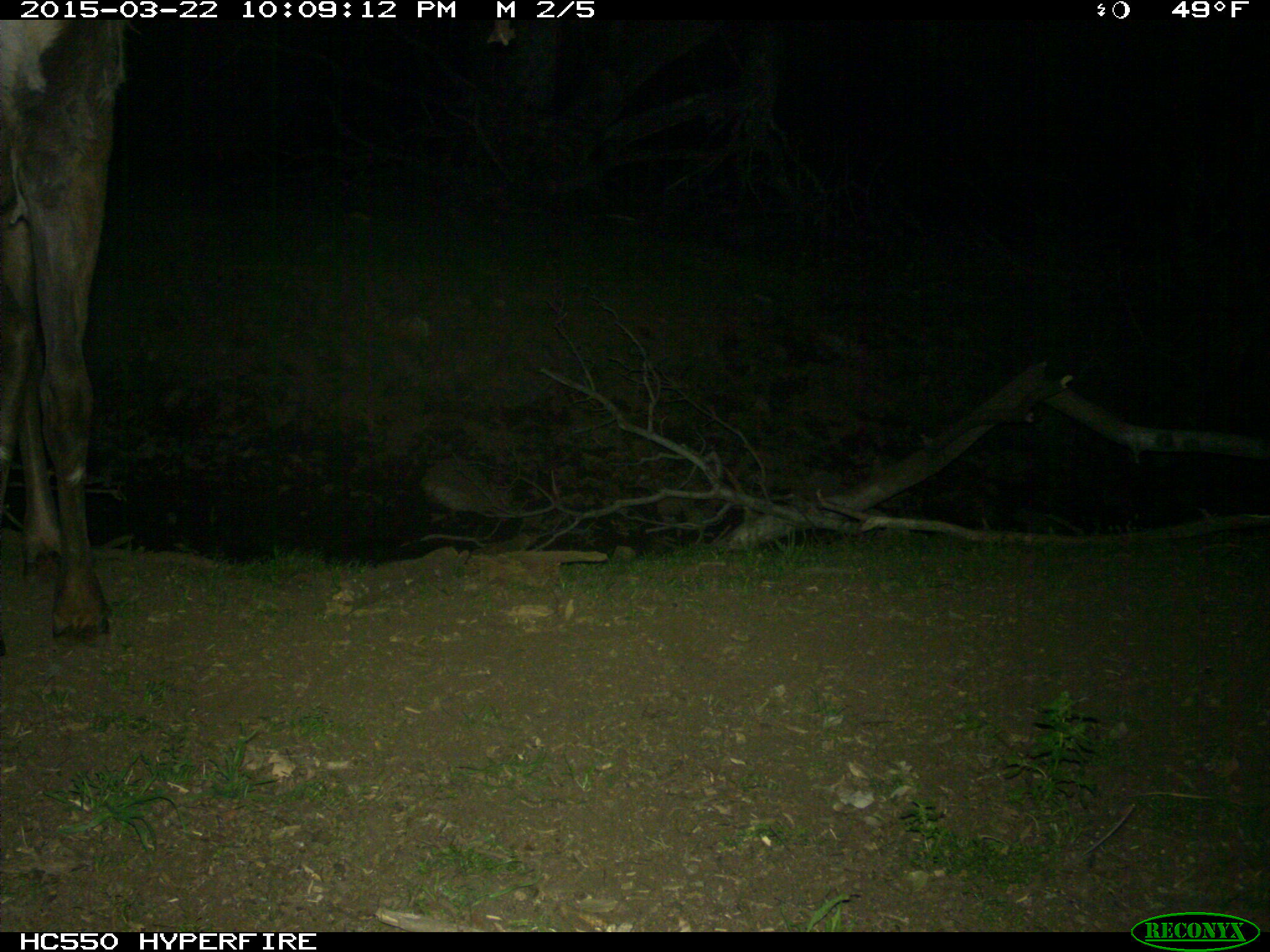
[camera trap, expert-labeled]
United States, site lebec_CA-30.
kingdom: Animalia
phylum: Chordata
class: Mammalia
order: Artiodactyla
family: Cervidae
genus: Cervus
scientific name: Cervus canadensis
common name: elk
Cervus canadensis (elk).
◆ ◆ ◆
EXERCISE DIRECTIONS:
Every line above should be transcribed word for word; leave the pictures out.

OUTPUT OF THE EXERCISE:
[camera trap, expert-labeled]
United States, site lebec_CA-30.
kingdom: Animalia
phylum: Chordata
class: Mammalia
order: Artiodactyla
family: Cervidae
genus: Cervus
scientific name: Cervus canadensis
common name: elk
Cervus canadensis (elk).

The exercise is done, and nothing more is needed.